Nostalgia Not Enough to Save Vinyl

Nostalgia Not Enough to Save Vinyl
Jake Scott-Reid works on making a vinyl record at Canada Boy Vinyl, the only vinyl record factory in Canada, in Calgary, Alta., Oct. 28, 2015. THE CANADIAN PRESS/Jeff McIntosh
Ryan Moffatt
Updated:

Each year on April 22, Record Store Day gives us a chance to momentarily celebrate the once-mighty king of music by heading to our nearest boutique record stores. Among musicians and record labels it’s a time of yearning for the good old days when record sales were real and the money flowed. 

In the age of streaming, however, that money well has basically dried up to the extent that revenue from physical musical purchases is negligible.

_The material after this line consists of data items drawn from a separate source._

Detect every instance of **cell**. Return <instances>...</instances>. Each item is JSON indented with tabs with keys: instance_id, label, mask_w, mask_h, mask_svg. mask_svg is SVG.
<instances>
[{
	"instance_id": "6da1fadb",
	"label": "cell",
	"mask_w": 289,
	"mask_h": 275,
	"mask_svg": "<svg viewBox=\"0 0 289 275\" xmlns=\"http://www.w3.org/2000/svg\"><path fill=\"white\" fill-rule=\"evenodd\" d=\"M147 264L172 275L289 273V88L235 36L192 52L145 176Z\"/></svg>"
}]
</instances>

Streaming is the newest king of music sales. Twenty-sixteen marked the first year that streaming sales from sites like Apple Music, Spotify, and Google Play overtook CD and download sales to become the primary money maker for record labels. It’s a stat that doesn’t appease record companies or the artists they employ. Streaming has begrudgingly been accepted as the inevitable result of the music industry’s loss in a long battle to retain any type of reliable revenue.

Vinyl has been touted by some as a saviour of the record industry, being the last point of physical sales, a place where real money can be exchanged for a real physical product. Some stats support this assertion.

According to Nielsen Soundscape, vinyl album sales have increased every year for the past 11 years. Thirteen million records were sold in 2016, an increase of 10 percent from the year before. That doesn’t include used sales. Compare this with a 16.3 percent decrease in CD sales and a 20 percent decrease in digital sales and it’s true that vinyl is on the rise.

But it’s not enough to sustain the industry, not by a long shot. The connoisseurs buying physical albums are not going to turn the industry around. It’s too late.

Streaming is the new mode of consuming music and it’s here to stay. It costs next to nothing—around $10 to have the entire world’s music library on your cellphone. Everything is there. With auto-generated playlists, data driven by your personal taste, music has reached peak delivery.

Streaming is here to stay and no amount of vinyl pressings is going to change that.